[Spatial relation data]
(begin)
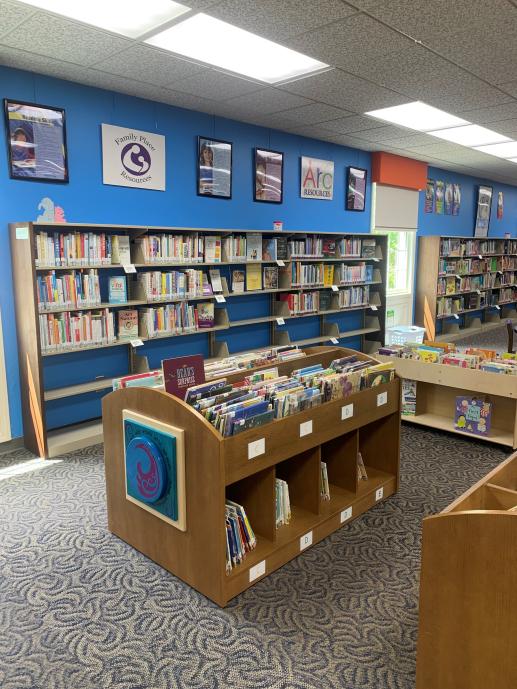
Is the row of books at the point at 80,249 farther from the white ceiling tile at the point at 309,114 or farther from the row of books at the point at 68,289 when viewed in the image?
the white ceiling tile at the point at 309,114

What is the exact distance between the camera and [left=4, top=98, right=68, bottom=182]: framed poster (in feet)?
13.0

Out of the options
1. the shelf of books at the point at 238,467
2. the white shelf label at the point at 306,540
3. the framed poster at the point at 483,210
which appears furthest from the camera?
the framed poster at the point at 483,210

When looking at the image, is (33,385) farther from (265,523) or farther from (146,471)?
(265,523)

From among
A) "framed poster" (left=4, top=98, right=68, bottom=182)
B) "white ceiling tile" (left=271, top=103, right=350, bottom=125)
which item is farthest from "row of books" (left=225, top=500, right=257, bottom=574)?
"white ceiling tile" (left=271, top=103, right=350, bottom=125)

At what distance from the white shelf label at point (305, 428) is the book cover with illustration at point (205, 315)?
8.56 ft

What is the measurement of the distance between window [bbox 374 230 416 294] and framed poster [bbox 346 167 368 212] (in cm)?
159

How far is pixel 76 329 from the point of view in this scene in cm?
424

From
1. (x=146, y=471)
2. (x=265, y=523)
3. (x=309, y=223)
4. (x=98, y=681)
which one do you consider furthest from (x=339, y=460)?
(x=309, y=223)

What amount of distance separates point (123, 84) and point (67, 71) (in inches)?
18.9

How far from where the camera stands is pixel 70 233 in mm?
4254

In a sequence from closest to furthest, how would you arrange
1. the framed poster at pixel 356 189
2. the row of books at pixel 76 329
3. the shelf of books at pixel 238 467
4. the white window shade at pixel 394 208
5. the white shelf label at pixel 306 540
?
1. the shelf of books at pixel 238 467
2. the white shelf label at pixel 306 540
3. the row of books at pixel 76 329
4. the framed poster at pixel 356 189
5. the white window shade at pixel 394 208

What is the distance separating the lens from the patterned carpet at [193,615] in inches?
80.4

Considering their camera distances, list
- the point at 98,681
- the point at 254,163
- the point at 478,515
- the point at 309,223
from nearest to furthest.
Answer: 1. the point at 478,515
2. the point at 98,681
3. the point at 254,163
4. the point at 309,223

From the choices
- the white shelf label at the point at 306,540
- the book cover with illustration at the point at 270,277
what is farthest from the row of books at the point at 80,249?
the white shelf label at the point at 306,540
(end)
(begin)
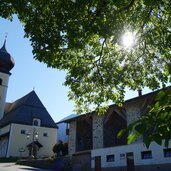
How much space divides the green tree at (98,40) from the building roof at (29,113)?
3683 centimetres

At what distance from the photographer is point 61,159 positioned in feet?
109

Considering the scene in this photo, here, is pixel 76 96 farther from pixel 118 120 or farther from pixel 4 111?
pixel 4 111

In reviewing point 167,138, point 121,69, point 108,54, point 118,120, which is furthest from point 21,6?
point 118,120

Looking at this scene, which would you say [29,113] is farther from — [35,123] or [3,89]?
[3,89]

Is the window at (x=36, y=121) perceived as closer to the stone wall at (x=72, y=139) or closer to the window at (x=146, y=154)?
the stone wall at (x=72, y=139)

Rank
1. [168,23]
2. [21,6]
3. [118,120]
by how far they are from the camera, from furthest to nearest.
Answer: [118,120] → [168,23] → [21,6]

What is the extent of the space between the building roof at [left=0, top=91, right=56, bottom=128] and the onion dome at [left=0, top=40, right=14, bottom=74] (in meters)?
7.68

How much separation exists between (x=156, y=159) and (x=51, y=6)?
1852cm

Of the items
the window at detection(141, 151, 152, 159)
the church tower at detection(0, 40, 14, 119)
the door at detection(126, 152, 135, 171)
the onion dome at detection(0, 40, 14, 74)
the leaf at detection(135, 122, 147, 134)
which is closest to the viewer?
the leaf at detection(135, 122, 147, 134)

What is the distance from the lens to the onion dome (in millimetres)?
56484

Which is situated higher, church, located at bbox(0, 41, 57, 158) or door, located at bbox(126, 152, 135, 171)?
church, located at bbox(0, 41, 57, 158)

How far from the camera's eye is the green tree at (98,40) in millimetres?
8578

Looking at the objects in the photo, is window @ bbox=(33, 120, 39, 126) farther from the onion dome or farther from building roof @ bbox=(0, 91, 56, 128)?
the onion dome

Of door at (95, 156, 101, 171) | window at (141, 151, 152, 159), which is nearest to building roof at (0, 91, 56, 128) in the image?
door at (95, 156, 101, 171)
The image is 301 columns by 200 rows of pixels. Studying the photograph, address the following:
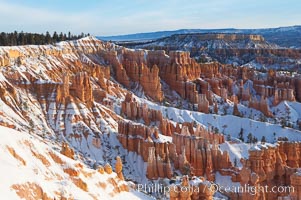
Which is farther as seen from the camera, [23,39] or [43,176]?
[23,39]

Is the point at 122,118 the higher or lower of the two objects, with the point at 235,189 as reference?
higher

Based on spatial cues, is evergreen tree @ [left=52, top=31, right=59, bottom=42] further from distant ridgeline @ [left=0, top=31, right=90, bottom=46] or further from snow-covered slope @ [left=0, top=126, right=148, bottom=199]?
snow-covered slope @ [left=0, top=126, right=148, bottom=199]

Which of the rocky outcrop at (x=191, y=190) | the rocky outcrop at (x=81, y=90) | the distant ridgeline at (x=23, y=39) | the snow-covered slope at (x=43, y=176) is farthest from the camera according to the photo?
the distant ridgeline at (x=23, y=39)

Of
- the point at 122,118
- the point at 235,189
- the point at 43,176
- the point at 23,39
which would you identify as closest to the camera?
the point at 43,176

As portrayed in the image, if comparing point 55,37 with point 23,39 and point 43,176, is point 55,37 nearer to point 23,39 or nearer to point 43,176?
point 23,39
(end)
## Goal of the exercise
Reproduce the material from the line with "Considering their camera distances, list" up to and including the line with "4. the point at 309,223", substituting "closest" for "nearest" and leaving everything else unchanged.

## Right answer
Considering their camera distances, list
- the point at 98,681
- the point at 254,163
- the point at 478,515
- the point at 309,223
from closest to furthest.
Answer: 1. the point at 478,515
2. the point at 98,681
3. the point at 254,163
4. the point at 309,223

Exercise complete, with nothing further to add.